Leveraging technology to aid staffing
A driving force in the rapid rise of technology advancement for the senior housing industry over the past six months has been the need to relieve some of the pressure caused by the industry’s labor challenges.
Geyser believes the way Maplewood Senior Living is utilizing AI will become the standard for memory care staffing moving forward.
“Staff can’t be in five or 10 places at one time,” he said. “But with these technologies, they theoretically can be. The AI is monitoring 24/7 … and it notifies us if there is an issue, so that makes us more effective and efficient.”
United Church Homes, which focuses on affordable housing and middle market assisted living and skilled nursing communities, uses technology in a largely people-focused way, such as fall detection and staffing scheduling assistance, according to Michael Hughes, senior executive vice president and chief transformation and innovation officer.
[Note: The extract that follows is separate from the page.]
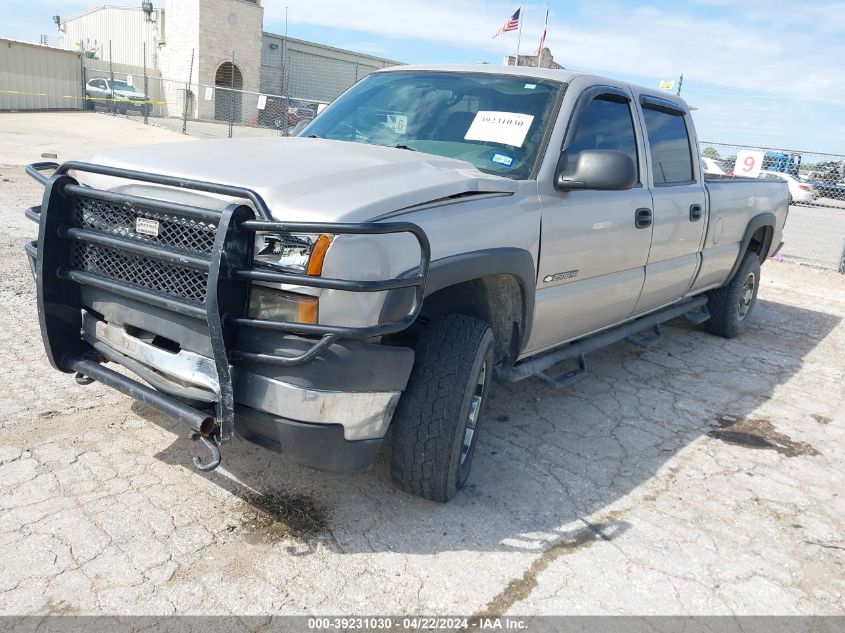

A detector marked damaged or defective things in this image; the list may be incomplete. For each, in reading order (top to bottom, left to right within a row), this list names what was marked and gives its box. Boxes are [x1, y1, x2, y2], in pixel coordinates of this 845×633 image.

cracked pavement [1, 115, 844, 616]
Alongside smart device usage, is robot usage in areas such as dining, according to Patel. He provided an example of a dining venue that typically utilizes eight staff members to function could potentially be reduced to three staff members and two robots.
“We have seen that go into production, and those cost savings are either passed back to the remaining staff so they are better compensated or are used to solve other problems on the campus,” Patel said.
Indeed, some companies have begun implementing Servis from Bear Robotics to bus food from the kitchen to residents’ tables. And that is potentially just the beginning for how robots can be used in the industry.
There is also a social aspect of robot usage, according to Sheri Rose, CEO of Thrive Innovation Center, who has seen their usage increase to stave off loneliness both with seniors aging in place and those within senior housing communities.
Rose noted she has been seeing a spike in smart device usage, ranging from tablets, Amazon Alexas and smart toilets, all which aim to aid residents and make it easier to bring in staff members in a less intrusive manner.
Even without robots or AI, solutions like voice communication have been utilized to help staff members through the automation for events and community activities, according to Nall. Rather than having to print out and distribute flyers for activities, staff can create content and push it out digitally.
“We are going to continue to augment labor by putting more information on these devices so our staff can really focus on the resident interactions,” Nall said.
Struggles with implementing technology
While technology has been surging in development and implementation over the past year, it is not without its pain points. Two common issues are getting the various systems that have been put into place to work under a cohesive platform, and at times new technology has been a hassle for staff to implement.
Hughes noted a challenge at United Church Homes is how new technology disrupts the workflow for people working there and solutions that are not uniform.
“Let’s say I were to put communication technology in 20% of my residents’ rooms, it would absolutely be a non-starter because my staff has to do double work,” he said.
There is also the initial cost of piloting new technology, Rose said, alongside a limited staff able to learn and operate the technology in question.
“It is kind of a risk when you are trying to pilot technologies and then looking into how they can integrate into your current workflows,” Rose said.
The number of systems available is also currently leading to fragmentation within operating systems, and makes it difficult when they do not communicate with each other, Geyser said.
There is also the issue of the cost of data collection, which Patel said is very expensive, as analysts need to be hired to interpret the data and know what questions to ask to get the proper results from the data.
“You don’t want to have to spend days or weeks waiting for somebody to compile a report,” he said.